Это Маша тогда говорила, не сейчас. И Женя маленькая на самом деле просила – пап, а спой еще раз песенку, покружи по комнате. И я кружил, мыча себе под нос какой-то нелепый на ходу придуманный вальс.
– Может быть, набережной к парку возле новой высотки пройдем?
Вдруг предлагает Женька, а что ей там – наскоро оборудованный парк там, где был пустырь, снег, какие-то штыри торчали, а весной – мягкая непритоптанная трава, такая прозрачная, что и зелени нет никакой.
Сейчас там ровно – дорожка, укрытые на зиму кустарники. Но совершенно неясно, приживутся ли, будут ли такими и весной. Или просто окажутся черными ветви, мертвые черные ветки.
Не люблю бывать там.
Там остовы мертвых церквей, голоса убитых церквей.
Так мама говорила.
Потом все церкви собрали и выбросили, разбили парк, построили высотку.
И ведь вместо Дворца Советов было, говорят, было… Нет, не могу вспомнить. Что там могло быть? Что-то белое, нежное.
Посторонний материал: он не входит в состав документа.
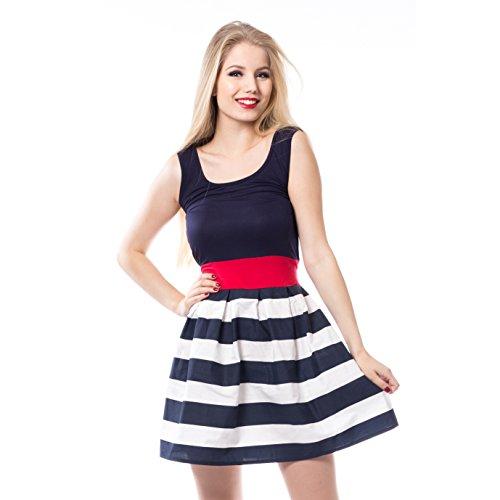 blau Innocent Blau Kleid Dress Elvira qcUWUf7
Дерево, деревья? Но не те, что нарочно, искусственно посадили, а те, что были раньше, прежде Москвы.
Ну мы же гулять пошли. Отмечать. Давайте хотя бы на эту новую высотку посмотрим – а потом домой? И как вам не скучно, когда только домой, домой… Вечно дома.
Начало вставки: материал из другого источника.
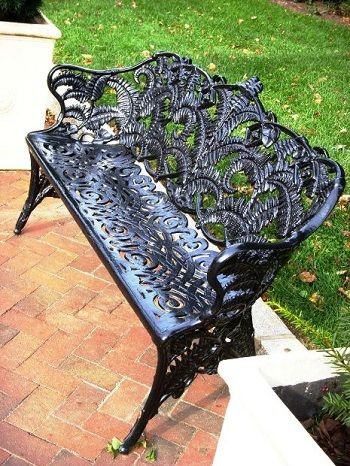 1000 ideas about iron patio furniture on pinterest. Black Bedroom Furniture Sets. Home Design Ideas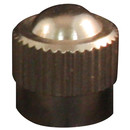 MILTON 436 Dome Valve Cap-Must Buy 100
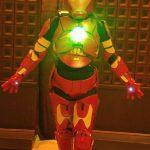 DIY Iron Girl Costume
Маша слышит, смотрит осуждающе – она-то все хочет, чтобы и дочь опекала меня, берегла, боялась ранить резким словом, но мне даже и нравится чуть-чуть, что не боится: что ж я, стеклянный?
Потому говорю – давайте, конечно же, пойдем, хотя там и память о маленьких храмах с отрубленными крестами, укрытая тоненьким грязным снегом земля. Но Женя хочет посмотреть новую высотку, и мы идем.
На самом деле никакая она не новая, конечно, – достроили и торжественно открыли в прошлом году, приурочили к семидесятилетию Генерального секретаря. Он и сам был, стоял и мало говорил, и его волосы трепал ветер с Москвы-реки. Но фундамент заложили гораздо раньше, поэтому сейчас высоток наконец-то восемь – и это если Дворец Советов не считать, который еще выше, который был призван организовать, упорядочить.
Он нас и упорядочил, от него мы такие.
Ну, так Лис говорил.
Он еще говорил, что это здание непременно рухнет и на его месте люди разобьют сад – с маленькими горными цветами, непривычными в большом городе, желтыми звездочками, фиолетовыми листьями. Но только Маша, когда услышала про рухнет, рассердилась, мол, ты понимаешь, что это за здание, а если да, то как можно говорить, что оно рухнет, его же к юбилею Генерального секретаря открыли, оно значит. А что значит, не смогла объяснить.
Но даже мне ясно, что он другое имел в виду.
Он хотел, чтобы я.
Я же биолог.
Я был биологом, пока не забыл все, чему учили.
Но он хотел, чтобы я все это посадил, чтобы я привез клубни, семена, побеги и черенки.
Эта высотка ниже Дворца Советов, поэтому навершие можно разглядеть – серп и молот сливаются в темноте в голубоватую Вифлеемскую звезду. Скоро она загорится страшно и нас обожжет, глаза выжжет.
Пап, ты чего дрожишь?
На носу Жени – веснушки, но как вижу? Ведь в этой части парка ничего, ни фонарей, ни подобного, неужели звезда такая яркая?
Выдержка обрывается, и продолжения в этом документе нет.